Task item >>
Select from the records below every line that has the word "States" in it.

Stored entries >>
* * *

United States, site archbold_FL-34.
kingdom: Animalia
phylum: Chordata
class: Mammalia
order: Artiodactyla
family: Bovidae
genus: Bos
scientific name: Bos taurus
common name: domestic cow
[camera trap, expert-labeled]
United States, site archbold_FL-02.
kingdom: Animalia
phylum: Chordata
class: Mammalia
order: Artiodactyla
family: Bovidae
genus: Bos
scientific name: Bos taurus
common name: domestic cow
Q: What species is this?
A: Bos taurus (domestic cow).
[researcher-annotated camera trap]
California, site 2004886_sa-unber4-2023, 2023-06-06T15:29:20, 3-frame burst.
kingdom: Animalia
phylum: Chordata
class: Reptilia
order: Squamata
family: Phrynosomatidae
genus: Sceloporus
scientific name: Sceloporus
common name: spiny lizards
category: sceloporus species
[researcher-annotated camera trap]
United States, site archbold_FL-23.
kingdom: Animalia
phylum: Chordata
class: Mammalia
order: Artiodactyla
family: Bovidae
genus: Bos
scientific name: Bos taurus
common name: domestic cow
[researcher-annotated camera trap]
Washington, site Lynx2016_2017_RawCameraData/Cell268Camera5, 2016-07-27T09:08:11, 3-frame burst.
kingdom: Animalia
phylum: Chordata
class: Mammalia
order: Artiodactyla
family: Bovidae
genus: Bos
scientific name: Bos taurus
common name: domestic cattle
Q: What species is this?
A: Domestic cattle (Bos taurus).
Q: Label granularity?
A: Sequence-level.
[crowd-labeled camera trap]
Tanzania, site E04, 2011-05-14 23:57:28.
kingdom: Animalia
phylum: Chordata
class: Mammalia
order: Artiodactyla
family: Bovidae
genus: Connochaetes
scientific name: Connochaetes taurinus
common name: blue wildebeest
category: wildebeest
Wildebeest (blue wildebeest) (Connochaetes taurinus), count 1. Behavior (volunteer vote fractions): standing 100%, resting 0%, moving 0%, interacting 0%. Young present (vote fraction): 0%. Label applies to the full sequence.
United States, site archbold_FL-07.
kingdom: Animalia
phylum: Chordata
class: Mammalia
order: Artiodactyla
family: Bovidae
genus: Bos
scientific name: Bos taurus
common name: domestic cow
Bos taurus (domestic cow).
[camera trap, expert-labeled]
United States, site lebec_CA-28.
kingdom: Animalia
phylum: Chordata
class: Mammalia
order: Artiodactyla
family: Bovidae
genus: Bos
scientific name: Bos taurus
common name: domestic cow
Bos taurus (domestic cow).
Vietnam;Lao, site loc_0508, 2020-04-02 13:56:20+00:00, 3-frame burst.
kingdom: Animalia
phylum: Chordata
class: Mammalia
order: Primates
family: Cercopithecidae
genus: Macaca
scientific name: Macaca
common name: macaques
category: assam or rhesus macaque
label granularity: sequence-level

* * *

Problem solution >>
United States, site archbold_FL-34.
United States, site archbold_FL-02.
United States, site archbold_FL-23.
United States, site archbold_FL-07.
United States, site lebec_CA-28.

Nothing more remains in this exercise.